La première étape consiste à ne pas signer immédiatement un avenant ou un document présenté comme une simple formalité. Il faut ensuite comparer mot à mot la demande de l’employeur avec le contrat et la convention collective.
Le salarié peut répondre qu’il examine la proposition, demander les renseignements manquants et signaler les difficultés concrètes. Cette démarche n’équivaut pas nécessairement à accepter la mutation, mais elle montre qu’il ne se place pas dans un refus brutal ou systématique.
Il faut également éviter :
- de ne plus se présenter au travail sans justification ;
- d’écrire sous le coup de la colère ;
- d’affirmer trop vite que la clause est « nulle » ;
- de donner une démission ;
- d’accepter oralement puis de contester tardivement ;
- de signer un avenant sans réserve ;
- de transmettre des documents confidentiels de l’entreprise à une adresse personnelle.
Une consultation rapide permet de déterminer s’il faut accepter, demander un délai, négocier une prise en charge, proposer une solution alternative, formuler un refus motivé ou préparer une contestation.
Le Cabinet Ngawa peut recevoir les salariés à Paris ou examiner leur situation dans le cadre d’une consultation en ligne en droit du travail.
Questions fréquentes sur la clause de mobilité abusive
Une clause visant toute la France est-elle valable ?
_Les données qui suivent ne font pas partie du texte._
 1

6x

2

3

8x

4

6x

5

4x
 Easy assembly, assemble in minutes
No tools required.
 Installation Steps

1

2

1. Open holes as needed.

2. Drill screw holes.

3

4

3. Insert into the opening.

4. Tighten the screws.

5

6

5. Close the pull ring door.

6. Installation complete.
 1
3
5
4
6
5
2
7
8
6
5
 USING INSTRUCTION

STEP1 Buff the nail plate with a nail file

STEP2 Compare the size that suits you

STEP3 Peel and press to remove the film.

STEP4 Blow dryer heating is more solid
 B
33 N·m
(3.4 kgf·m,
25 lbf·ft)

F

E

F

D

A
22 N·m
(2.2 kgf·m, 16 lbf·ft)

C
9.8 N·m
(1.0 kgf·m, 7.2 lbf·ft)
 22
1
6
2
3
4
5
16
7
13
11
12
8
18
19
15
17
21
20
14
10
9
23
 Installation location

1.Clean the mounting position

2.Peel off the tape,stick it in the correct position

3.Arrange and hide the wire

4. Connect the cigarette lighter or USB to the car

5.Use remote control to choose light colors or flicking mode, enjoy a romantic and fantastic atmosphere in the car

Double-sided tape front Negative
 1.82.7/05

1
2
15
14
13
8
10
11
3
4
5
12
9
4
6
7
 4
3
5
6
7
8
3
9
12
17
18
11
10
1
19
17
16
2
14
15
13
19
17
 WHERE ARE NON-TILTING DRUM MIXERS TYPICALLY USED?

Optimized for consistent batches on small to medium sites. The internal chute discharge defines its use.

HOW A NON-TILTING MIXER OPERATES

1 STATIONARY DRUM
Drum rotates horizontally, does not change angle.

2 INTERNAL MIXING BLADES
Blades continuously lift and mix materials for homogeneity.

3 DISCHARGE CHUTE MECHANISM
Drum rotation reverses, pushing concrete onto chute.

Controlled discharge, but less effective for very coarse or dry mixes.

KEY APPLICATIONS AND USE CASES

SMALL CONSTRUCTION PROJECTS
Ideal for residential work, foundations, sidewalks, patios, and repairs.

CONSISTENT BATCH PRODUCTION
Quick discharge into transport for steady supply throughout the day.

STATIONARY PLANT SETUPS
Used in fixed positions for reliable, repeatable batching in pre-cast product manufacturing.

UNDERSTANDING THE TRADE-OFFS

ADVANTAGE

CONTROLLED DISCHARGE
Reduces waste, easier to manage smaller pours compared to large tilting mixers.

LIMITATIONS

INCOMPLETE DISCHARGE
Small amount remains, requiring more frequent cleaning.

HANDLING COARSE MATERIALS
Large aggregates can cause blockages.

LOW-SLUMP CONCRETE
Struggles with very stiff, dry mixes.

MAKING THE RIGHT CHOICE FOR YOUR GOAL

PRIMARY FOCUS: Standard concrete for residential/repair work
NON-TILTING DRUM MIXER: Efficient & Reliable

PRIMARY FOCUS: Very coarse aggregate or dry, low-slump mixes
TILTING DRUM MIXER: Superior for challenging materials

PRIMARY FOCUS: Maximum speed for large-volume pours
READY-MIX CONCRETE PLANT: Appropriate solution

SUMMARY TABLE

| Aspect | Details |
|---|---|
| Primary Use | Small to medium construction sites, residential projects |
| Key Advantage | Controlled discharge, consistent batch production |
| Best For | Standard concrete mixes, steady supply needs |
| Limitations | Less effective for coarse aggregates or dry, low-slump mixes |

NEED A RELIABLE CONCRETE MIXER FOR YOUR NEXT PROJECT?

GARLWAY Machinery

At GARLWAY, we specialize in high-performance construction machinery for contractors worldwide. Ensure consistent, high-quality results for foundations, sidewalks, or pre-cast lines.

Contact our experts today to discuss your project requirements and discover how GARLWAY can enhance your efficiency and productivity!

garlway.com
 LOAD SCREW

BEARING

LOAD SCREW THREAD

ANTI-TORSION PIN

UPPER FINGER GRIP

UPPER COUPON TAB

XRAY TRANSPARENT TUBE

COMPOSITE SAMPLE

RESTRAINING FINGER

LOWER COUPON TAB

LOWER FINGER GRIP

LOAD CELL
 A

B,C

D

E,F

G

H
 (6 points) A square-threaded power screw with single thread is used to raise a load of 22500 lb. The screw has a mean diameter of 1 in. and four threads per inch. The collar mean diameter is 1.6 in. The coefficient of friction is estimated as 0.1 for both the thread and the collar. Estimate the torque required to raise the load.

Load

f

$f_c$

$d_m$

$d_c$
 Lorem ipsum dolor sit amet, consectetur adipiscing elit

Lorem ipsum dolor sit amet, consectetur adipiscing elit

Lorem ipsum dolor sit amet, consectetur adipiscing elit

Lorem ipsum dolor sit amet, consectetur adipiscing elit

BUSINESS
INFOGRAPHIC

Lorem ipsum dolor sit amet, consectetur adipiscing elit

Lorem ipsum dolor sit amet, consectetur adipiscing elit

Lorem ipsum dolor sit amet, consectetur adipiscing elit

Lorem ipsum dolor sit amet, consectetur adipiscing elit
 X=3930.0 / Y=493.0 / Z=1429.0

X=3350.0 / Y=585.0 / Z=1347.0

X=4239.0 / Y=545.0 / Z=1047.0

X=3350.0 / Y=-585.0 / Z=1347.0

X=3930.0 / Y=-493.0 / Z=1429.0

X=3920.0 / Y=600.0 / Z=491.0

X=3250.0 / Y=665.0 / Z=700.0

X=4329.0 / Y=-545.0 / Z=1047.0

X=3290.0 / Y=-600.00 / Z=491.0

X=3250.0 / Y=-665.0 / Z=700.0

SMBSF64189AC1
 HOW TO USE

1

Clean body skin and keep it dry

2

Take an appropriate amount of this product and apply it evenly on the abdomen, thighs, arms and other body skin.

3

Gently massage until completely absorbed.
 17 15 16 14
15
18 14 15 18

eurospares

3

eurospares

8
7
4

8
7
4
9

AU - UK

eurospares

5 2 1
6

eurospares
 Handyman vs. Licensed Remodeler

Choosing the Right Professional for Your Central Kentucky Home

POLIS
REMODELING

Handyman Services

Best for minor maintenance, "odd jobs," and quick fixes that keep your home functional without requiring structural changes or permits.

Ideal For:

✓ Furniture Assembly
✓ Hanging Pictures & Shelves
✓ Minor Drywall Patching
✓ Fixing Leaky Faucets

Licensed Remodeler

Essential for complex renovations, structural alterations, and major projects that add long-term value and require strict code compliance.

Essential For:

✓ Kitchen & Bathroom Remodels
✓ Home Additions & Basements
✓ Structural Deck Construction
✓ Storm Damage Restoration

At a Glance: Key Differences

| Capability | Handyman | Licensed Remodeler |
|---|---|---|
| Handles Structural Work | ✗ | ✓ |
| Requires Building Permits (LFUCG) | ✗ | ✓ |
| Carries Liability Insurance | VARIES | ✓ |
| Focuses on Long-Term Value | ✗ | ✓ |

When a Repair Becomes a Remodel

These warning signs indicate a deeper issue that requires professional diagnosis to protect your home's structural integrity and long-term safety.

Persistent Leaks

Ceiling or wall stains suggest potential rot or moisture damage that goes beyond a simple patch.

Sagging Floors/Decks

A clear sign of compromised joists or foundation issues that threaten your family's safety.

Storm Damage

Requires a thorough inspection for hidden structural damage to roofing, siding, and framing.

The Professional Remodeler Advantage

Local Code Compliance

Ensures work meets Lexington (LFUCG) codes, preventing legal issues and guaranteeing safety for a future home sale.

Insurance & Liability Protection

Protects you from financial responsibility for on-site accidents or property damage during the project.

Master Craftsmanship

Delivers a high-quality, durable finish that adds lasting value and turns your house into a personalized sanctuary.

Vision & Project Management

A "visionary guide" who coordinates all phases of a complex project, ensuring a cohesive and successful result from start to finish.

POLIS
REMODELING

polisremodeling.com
Elle peut l’être. La Cour de cassation a admis qu’un territoire national clairement identifié pouvait constituer une zone précise. Mais une clause nationale peut être appliquée abusivement si la mutation porte une atteinte disproportionnée à la vie personnelle et familiale ou si elle est décidée de mauvaise foi.
L’employeur doit-il respecter un délai d’un mois ?
Il n’existe pas de délai légal général d’un mois. Il faut vérifier le contrat et la convention collective. À défaut, le salarié doit bénéficier d’un délai raisonnable compte tenu de la distance, du déménagement éventuel et de sa situation personnelle.
Puis-je refuser une mutation qui diminue mon salaire ?
Une clause de mobilité ne permet pas, à elle seule, d’imposer une baisse de rémunération contractuelle. La modification nécessite en principe l’accord du salarié. La réponse doit néanmoins être rédigée avec précision en distinguant salaire, rémunération variable et remboursement de frais.
Une mutation peut-elle servir de sanction ?
Une mobilité ne doit pas être utilisée de manière détournée pour punir un salarié ou provoquer son départ. Si elle constitue une sanction disciplinaire modifiant le contrat, l’accord du salarié peut être nécessaire. Le contexte et les documents de l’employeur doivent être examinés.
Un refus entraîne-t-il automatiquement un licenciement pour faute grave ?
Non. Un refus injustifié peut exposer à une sanction ou à un licenciement, mais il ne constitue pas automatiquement une faute grave. L’employeur doit caractériser la gravité des faits. Si le refus est légitime, le licenciement peut être sans cause réelle et sérieuse.
Puis-je saisir le conseil de prud’hommes avant mon licenciement ?
Selon la situation, le salarié peut agir pendant l’exécution du contrat, notamment pour faire constater un manquement ou demander réparation. Mais la stratégie dépend de l’urgence, du contenu de la clause et de la poursuite de la relation de travail. Une contestation écrite bien préparée peut parfois éviter la rupture.
Faire analyser une clause de mobilité par un avocat
Une clause ne peut pas être évaluée à partir de son seul titre. Quelques mots peuvent changer complètement sa portée : définition du territoire, établissements visés, délai, frais, fonctions, mobilité temporaire ou définitive.
Le Cabinet Ngawa analyse les clauses de mobilité du point de vue du salarié et intervient notamment lorsque :
- l’employeur annonce une mutation urgente ;
- le nouveau lieu impose un déménagement ;
- la mobilité paraît destinée à pousser le salarié au départ ;
- les contraintes familiales n’ont pas été examinées ;
- la mutation s’accompagne d’une baisse de salaire ou d’une rétrogradation ;
- un entretien préalable est annoncé ;
- le salarié a déjà été licencié pour avoir refusé son affectation.
L’objectif est d’identifier rapidement les arguments solides, de sécuriser les écrits et de préserver les preuves nécessaires à une négociation ou à une procédure prud’homale.